Within twenty minutes of being on land for the first time in 29 days, I bounced and jostled around in a rickety old Toyota pickup, compact and sturdy for the steep terrain, mud roads and flash rains. Hitch hiking is known as an “auto-stop” and encouraged as a way to get around. Brian and I learned quickly that everyone waves, smiles and greets each other in these friendly isles, even from their vehicles. Quickly moving newer model trucks and suvs don’t usually stop for scummy looking fresh faces to the islands, and if the older variety cannot take on more passengers, it’s because their whole family is already packed in, or they explain with sign language the reason, usually that they are making the next turn. Auto-stops are so common that even if we don’t stick out the request thumb a lovely and curious passerby will offer a lift.
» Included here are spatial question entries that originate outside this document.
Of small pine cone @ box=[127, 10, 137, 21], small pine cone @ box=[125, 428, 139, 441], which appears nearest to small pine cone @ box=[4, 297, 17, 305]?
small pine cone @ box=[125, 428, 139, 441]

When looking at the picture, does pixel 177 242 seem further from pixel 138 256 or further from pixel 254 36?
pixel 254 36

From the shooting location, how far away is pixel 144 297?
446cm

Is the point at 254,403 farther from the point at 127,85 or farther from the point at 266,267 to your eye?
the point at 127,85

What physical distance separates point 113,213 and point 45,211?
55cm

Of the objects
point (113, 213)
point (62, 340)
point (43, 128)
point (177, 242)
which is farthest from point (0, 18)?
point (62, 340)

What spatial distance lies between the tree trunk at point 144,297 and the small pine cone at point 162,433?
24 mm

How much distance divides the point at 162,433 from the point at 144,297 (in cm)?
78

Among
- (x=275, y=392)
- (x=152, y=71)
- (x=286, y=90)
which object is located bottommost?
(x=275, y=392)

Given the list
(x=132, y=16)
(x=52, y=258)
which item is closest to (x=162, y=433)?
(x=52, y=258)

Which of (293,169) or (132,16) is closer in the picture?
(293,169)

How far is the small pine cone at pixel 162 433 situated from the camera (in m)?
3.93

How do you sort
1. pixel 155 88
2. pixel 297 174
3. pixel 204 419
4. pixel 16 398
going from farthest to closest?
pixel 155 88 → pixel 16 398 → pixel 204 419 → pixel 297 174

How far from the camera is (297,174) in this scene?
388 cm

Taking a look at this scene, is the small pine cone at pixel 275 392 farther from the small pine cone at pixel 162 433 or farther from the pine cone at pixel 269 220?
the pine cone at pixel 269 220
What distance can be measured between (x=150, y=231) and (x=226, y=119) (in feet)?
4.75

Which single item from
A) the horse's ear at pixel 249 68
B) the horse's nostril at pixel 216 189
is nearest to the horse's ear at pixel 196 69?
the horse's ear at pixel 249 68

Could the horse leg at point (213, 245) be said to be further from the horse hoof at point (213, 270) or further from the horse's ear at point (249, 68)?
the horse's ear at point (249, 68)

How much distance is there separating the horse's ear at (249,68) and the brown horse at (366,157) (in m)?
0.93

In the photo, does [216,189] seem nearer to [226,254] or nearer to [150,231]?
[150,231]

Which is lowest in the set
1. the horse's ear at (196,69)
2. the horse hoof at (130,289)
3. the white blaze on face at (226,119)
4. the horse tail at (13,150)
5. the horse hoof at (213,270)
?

In Atuona, the second largest town of the Marqueses Islands, and avoiding wearing shoes for the first time in a month, my goals were simple and specific: hug a tree, find some fruit, and let my people know that I had touched down. The closest tree to the dingy dock happened to be flowering, a perfect specimen for an embrace. Check. After savouring all senses of that lucky tree (tastes the same as Canadian trees), we wandered on the concrete through town, past thatched-roof huts for tourist information, simply constructed buildings for services such as general stores and post offices and military-like bases for the gendarmarie, the long French arm of the law. The stores with stocked with a plethora of canned goods, plastic-wrapped snack packs, freezers for fish and meat and coolers for drinks, cheese and produce. The fruit was all imported (plums, peaches, kiwis), as were the overseas-grown and sad looking vegetables. To suffice our taste for the tropical paradise that we had waited so long to get to, we bought tall cans of Hinano beer (the first cold drink in a month, pressed against my warm cheek built up a Pavlov effect of anticipation!), a baguette and brie cheese.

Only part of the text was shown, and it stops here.